Some of the most interesting Android bugs have nothing to do with the code being wrong in an obvious way — they show up in the gap between two things that are each individually correct, but not correctly ordered.

The setup

The app in question registered a custom deep link (com.android.appname://) that routed straight to its home activity — the screen with account balances and transaction actions. Sensitive enough that the app protected it behind a passcode screen shown on every launch, including launches triggered by the deep link.
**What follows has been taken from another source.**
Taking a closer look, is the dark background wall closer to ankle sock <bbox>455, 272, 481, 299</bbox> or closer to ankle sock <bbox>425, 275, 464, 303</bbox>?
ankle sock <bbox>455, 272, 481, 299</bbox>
A deep link like that is really just a public entry point into an exported component — any other app (or adb) can send it an intent directly, bypassing the app’s own UI entirely:

Attacker App Attack Component Victim App Exported Component Android Framework & Kernel IPC request / intent

Any exported component is a public entry point — the framework doesn’t know or care whether the intent came from the user tapping a notification, or another app firing it in a loop.

The dead end

The obvious thing to try first was parameter fuzzing: append junk, valid IDs, alternate paths, anything that might make the passcode check get skipped outright. None of it went anywhere — the passcode activity loaded every time, consistently, regardless of what was appended to the intent.

The actual bug

The breakthrough wasn’t a parameter at all. Firing the same deep link intent repeatedly, in rapid succession, showed something the single-shot tests never revealed: for a brief moment before the passcode activity finished loading, the home activity was already visible underneath it.

That’s a race condition, not a logic flaw — the app launches the home activity first and layers the passcode screen on top of it, and if you can retrigger the launch fast enough, you can catch the frame where the home screen is drawn but the passcode screen hasn’t taken focus yet.

Proving it out

A simple loop was enough to demonstrate it:

while true; do
  adb shell am start -a android.intent.action.VIEW -d "com.android.appname://"
  sleep 0.15
done

For a more reliable PoC across different device speeds, a small Kotlin app firing the same intent ~500 times at a few different intervals (100ms, 150ms, 250ms) made the race window easy to hit consistently regardless of how fast a given device rendered the passcode activity.

Why fuzzing missed it

This is the part worth sitting with: no amount of parameter fuzzing was ever going to surface this, because the vulnerability wasn’t in what data the intent carried — it was in when the intent fired relative to the activity lifecycle. Testing an app’s inputs assumes the bug lives in the inputs. Sometimes it lives in the sequencing instead, and the only way to find that is to stop varying the payload and start varying the timing.